I would expect something like this:
keyspace.prepareQuery(MY_CF).withCql("INSERT INTO my_cf (id ,tags) VALUES (?,?)")
.asPreparedStatement().withStringValue(id)withSetValue(myTags).with.execute();

where tags is a Set

Or is the only way the writeByteBufferValue, and custom serializer?

@elandau
Netflix, Inc. member

Sorry, I still haven't written the serializer for this.

@vermest

Thanks, then it is the byteBufferSerializer for now..

@vermest

Btw, just in case someone else bumps into this... for me this did the trick
package com.seven.oc.pcf.db.astyanax;

import java.nio.ByteBuffer;
import java.util.Set;

import org.apache.cassandra.db.marshal.SetType;
import org.apache.cassandra.db.marshal.UTF8Type;

import com.netflix.astyanax.serializers.AbstractSerializer;

public class SetSerializer extends AbstractSerializer> {

SetType<String> myset = SetType.getInstance(UTF8Type.instance);

@Override
public Set<String> fromByteBuffer(ByteBuffer arg0) {
    return myset.compose(arg0);
}

@Override
public ByteBuffer toByteBuffer(Set<String> arg0) {
    return myset.decompose(arg0);
}

}

@elandau
Netflix, Inc. member

I was actually thinking of changing all the serializers to use the internal cassandra db.marshal classes.
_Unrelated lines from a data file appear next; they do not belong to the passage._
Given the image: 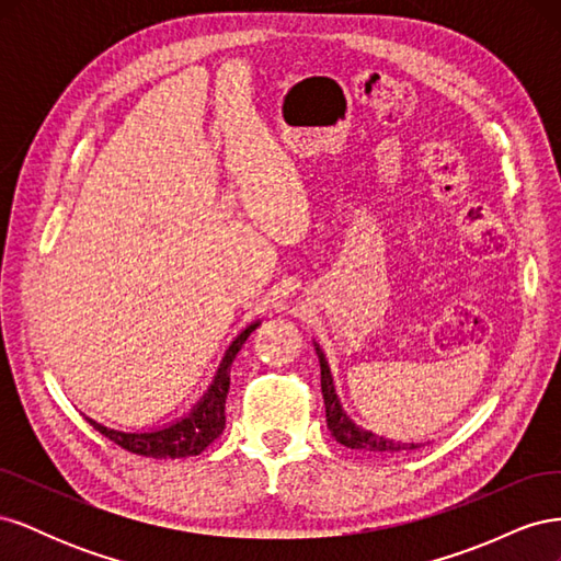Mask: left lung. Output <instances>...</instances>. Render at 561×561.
I'll return each mask as SVG.
<instances>
[{
  "instance_id": "1",
  "label": "left lung",
  "mask_w": 561,
  "mask_h": 561,
  "mask_svg": "<svg viewBox=\"0 0 561 561\" xmlns=\"http://www.w3.org/2000/svg\"><path fill=\"white\" fill-rule=\"evenodd\" d=\"M318 351V360H320V390H322V400H325V421L330 435L336 439L339 445L351 447V449H360V451H371V454H393V451H407V449H416L421 445H407V443H393V439H383L375 435L371 431H365L346 416V412L339 404V398L334 393V383L325 355L316 346Z\"/></svg>"
}]
</instances>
Would you be able to make this more generic to support different element types and submit a pull request? Also, can you add support for Map and List.

@vermest

Yes, I can do this. Most probably beginning of next week.

@vermest

Done the pull request on Friday.

@mohammedguller

Which version includes this pull?

BTW, the version on Maven is still from a week ago (1.56.26).

@elandau
Netflix, Inc. member

Sorry, part of this included splitting the project into multiple sub projects. I realize now that I need to create a -bundle for this. For now please including the individual sub projects separately. I updated the wiki to reflect this.
https://github.com/Netflix/astyanax/wiki/Getting-Started

@mohammedguller

Thanks for updating the wiki.

Can you confirm whether 1.56.29 includes the pull request from vermest?

@elandau
Netflix, Inc. member

Yep, it's in.

@mohammedguller

I got 1.56.29 working with 1.2.2. One thing that I am unable to figure out is how to read a column of type Set, Map or List using Astyanax. It would be great if you could update the wiki with a sample code for reading collection type columns. Thanks.

@mohammedguller

Vermest - how are you using the serializers that you wrote? Can you post sample code to show how one can use a set serializer to read a column of type set? Thanks.

@vermest

For example:
ColumnList columnList = row.getColumns();
Set<String> tags = columnList.getValue("tags",
  new SetSerializer<String>(UTF8Type.instance),
  new HashSet<String>());

It is also in my plans to add getSet... getList, etc methods to the interface when I have a bit more time..

@mohammedguller

Thanks for the quick response.

I tried that yesterday before I reached out to you and was getting a compiler error. My code is in Scala, but I have been able to use Astyanax without any issues so far. Here is the error message thrown by the Scala compiler:

type mismatch; found : com.netflix.astyanax.serializers.SetSerializer[String] required: com.netflix.astyanax.Serializer[Object] Note: String <: Object, but Java-defined trait Serializer is invariant in type T. You may wish to investigate a wildcard type such as _ <: Object. (SLS 3.2.10)

@vermest

Ok, i will check with scala as well.

@mohammedguller

Appreciate your help.

I was able to get the code to compile by using casting, but then Scala then throws exception at run-time.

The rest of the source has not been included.